Bauldeweyn’s motet, its inspiration taken from the Song of Songs, made the mildest of introductions to the mass, an upward step pattern of a 4th providing a jumping-off stone for nearly all Gombert’s Ordinary settings; nothing particularly striking to be found, either, in later phrases but all clear grist to an inventive mind on the lookout for a cantus firmus or three. In the Kyrie, apart from the rich complex of six interweaving and contrasting lines, the only oddity came in an unexpected upward inflexion at the end of the Christe eleison.
But the Gloria was a whole new matter. Gombert massed his forces and kept up the pressure in a welter throughout the first half, up to that traditional hiatus point before the Qui tollis change of purpose from incessant apostrophes of praise to pleading for redemption. At the start of the extolling sequence – Laudamus te. Benedicimus te. Adoramus te. Glorificamus te. – the strong suggestion was of bell-like vocal cannonades, constant and even in a seamless paean. This was followed by a full-bodied sequence of apostrophes as the choir asserted the divine attributes, from Domine Deus through to Filius Patris. The less sympathetic could see this as pounding away at doubt or scepticism through a technique of musical bludgeoning that admits of no argument, a less sympathetic anti-Reformation response than Palestrina’s, for example.
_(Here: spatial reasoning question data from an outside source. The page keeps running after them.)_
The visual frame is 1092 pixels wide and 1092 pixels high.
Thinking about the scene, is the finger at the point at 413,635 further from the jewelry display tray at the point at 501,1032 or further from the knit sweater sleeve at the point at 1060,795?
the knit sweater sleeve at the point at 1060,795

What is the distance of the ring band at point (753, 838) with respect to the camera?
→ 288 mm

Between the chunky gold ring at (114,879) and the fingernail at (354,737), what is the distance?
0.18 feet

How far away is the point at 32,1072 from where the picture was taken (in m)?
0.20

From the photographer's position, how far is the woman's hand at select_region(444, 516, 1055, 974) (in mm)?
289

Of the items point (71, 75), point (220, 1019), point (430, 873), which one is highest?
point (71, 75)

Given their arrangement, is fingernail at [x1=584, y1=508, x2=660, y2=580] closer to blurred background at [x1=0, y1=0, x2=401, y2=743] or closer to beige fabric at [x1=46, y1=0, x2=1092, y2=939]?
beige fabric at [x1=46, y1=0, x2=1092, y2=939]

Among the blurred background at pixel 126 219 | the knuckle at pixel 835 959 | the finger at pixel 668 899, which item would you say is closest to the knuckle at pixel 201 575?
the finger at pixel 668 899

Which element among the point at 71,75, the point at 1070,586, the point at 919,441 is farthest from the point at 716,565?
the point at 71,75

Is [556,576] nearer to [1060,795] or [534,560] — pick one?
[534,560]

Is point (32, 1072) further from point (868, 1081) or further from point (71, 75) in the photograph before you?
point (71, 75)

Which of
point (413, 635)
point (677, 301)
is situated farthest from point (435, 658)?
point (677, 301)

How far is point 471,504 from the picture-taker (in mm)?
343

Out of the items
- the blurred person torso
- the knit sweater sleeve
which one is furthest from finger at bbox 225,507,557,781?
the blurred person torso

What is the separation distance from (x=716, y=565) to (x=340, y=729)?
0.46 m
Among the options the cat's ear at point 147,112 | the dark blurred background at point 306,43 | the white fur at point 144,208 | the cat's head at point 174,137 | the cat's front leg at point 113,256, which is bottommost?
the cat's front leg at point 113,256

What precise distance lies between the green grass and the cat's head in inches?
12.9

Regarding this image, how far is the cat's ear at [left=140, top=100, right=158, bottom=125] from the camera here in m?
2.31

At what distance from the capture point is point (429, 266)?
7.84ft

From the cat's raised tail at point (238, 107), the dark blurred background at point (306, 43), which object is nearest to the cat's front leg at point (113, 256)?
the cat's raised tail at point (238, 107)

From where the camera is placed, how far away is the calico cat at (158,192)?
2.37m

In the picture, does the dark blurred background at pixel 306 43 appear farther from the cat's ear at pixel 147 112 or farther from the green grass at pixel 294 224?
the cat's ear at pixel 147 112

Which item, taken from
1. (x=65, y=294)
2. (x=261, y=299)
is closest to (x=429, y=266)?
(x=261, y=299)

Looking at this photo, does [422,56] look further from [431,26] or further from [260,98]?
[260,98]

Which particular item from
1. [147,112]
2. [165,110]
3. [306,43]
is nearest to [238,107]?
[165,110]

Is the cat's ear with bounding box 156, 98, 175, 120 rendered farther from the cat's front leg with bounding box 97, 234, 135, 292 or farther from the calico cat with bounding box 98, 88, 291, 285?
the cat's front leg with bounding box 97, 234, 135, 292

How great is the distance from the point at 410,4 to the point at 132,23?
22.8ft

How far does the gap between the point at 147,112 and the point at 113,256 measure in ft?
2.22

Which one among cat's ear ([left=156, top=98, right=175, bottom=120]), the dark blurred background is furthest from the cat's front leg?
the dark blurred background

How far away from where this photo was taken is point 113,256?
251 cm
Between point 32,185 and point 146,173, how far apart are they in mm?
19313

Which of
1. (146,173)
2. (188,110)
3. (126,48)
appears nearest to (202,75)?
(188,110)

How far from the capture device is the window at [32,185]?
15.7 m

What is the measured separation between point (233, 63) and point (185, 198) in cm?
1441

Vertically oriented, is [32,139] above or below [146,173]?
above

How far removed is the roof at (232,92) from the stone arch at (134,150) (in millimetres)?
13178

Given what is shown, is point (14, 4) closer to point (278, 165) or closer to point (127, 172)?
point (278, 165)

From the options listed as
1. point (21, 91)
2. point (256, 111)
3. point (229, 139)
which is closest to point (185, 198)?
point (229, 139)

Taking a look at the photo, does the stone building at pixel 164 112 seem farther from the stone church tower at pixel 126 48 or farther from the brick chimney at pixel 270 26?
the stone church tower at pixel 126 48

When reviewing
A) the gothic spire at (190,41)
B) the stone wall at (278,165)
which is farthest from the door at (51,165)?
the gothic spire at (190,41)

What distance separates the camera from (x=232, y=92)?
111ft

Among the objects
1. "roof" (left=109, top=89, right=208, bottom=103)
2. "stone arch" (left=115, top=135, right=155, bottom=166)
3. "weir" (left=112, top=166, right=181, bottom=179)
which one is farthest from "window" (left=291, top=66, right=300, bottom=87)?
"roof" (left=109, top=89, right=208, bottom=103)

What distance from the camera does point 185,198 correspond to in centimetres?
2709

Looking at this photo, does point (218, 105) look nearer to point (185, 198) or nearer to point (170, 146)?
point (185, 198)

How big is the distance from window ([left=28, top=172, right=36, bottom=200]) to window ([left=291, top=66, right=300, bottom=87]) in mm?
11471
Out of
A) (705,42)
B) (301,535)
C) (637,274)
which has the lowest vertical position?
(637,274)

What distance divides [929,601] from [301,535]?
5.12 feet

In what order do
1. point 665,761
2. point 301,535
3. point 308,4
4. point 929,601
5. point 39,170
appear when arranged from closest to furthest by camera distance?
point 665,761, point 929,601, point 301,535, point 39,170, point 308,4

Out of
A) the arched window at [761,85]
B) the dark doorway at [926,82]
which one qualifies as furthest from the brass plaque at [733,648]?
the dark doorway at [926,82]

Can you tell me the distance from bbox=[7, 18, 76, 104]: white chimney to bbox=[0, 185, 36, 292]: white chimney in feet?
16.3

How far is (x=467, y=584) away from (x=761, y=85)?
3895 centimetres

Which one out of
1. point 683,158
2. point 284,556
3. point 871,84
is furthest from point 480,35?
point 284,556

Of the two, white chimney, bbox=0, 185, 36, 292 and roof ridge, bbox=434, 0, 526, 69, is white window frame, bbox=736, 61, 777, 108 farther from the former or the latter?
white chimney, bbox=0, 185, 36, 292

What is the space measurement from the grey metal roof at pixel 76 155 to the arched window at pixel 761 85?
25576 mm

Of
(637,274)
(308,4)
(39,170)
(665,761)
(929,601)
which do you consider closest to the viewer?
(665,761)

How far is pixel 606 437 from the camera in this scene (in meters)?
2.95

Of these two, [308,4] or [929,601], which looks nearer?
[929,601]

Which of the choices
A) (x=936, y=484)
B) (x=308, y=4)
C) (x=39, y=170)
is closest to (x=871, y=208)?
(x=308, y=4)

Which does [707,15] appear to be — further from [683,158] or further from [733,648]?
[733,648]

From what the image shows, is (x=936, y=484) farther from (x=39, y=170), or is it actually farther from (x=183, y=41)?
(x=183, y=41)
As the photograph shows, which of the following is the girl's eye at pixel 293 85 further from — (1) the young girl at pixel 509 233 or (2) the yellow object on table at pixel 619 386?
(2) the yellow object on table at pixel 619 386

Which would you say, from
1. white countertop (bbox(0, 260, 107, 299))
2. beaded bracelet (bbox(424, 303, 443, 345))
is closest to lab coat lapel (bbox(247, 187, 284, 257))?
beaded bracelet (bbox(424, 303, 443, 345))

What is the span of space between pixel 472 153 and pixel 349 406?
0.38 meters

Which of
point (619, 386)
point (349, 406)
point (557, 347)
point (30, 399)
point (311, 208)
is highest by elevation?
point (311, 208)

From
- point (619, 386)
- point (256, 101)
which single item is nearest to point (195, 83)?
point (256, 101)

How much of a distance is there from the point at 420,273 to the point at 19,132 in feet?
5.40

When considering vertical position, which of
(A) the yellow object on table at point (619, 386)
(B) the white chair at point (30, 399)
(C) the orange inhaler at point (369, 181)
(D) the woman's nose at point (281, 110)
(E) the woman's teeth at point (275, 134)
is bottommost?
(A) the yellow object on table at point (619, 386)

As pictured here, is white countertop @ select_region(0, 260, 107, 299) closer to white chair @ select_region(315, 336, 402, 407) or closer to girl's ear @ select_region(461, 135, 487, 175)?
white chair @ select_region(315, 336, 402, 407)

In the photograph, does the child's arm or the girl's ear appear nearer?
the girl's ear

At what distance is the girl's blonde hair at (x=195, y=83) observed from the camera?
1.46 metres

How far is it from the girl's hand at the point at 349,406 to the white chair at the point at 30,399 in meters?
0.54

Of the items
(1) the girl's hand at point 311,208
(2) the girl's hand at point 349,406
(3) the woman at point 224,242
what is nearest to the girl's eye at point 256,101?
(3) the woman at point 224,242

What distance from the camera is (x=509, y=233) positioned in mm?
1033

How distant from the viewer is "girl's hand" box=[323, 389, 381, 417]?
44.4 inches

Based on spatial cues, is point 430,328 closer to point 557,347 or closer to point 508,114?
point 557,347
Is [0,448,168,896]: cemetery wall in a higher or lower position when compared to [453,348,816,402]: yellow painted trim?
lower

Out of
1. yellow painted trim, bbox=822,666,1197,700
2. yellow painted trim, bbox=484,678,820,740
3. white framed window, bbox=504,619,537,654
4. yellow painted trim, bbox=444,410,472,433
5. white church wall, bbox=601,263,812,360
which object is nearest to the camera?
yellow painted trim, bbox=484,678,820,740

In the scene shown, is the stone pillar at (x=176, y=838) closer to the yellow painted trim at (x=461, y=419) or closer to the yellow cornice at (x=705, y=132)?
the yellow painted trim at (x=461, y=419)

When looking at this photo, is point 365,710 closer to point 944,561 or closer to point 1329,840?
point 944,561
But the effect from these singers was close to overwhelming, splendidly assured and confident.
A similar feat occurred in the Credo which spread its affirmations in one chain from the opening bold declaration to the assertion of God made man. After the block assault thus far, the Crucifixus and its consequents provided a relief in tension through more obviously varied textural oppositions but the movement reached its uplifting climax in the Confiteor section, a ferment of linear and metrical action. Still, it seemed to me that the finest singing came in the Sanctus/Benedictus, particularly in a mellifluous delineation of the Pleni sunt caeli segment where the Gomberts’ balance and clarity of output impressed most fully.
Both Crecquillon motets praising his emperor were given a steady, martial interpretation, Carole magnus erat enjoying a striking soprano kick-off, its directness of speech a contrast to the preceding formidable Gloria, as was its sober ending where the poet and composer collaborate to celebrate the good intentions of the emperor, truly pious rather than obsessed by his own glory. A theme that returned in Quis te victoriam dicat? where the march-like metre celebrates the royal figure’s victory over his enemies but, more to the point, over himself – a message that was reinforced two-and-a-half times with determined grace by this hard-worked but rarely faltering body of singers.
For this occasion, the Gombert personnel numbers were slightly greater than usual with an extra alto and another tenor while regular Peter Campbell paid a peripatetic visit to the altos every once in a while. Still, for those of us who were there, the Ensemble demonstrated yet again why its reputation as the city’s indubitable experts in Renaissance choral music is unchallenged.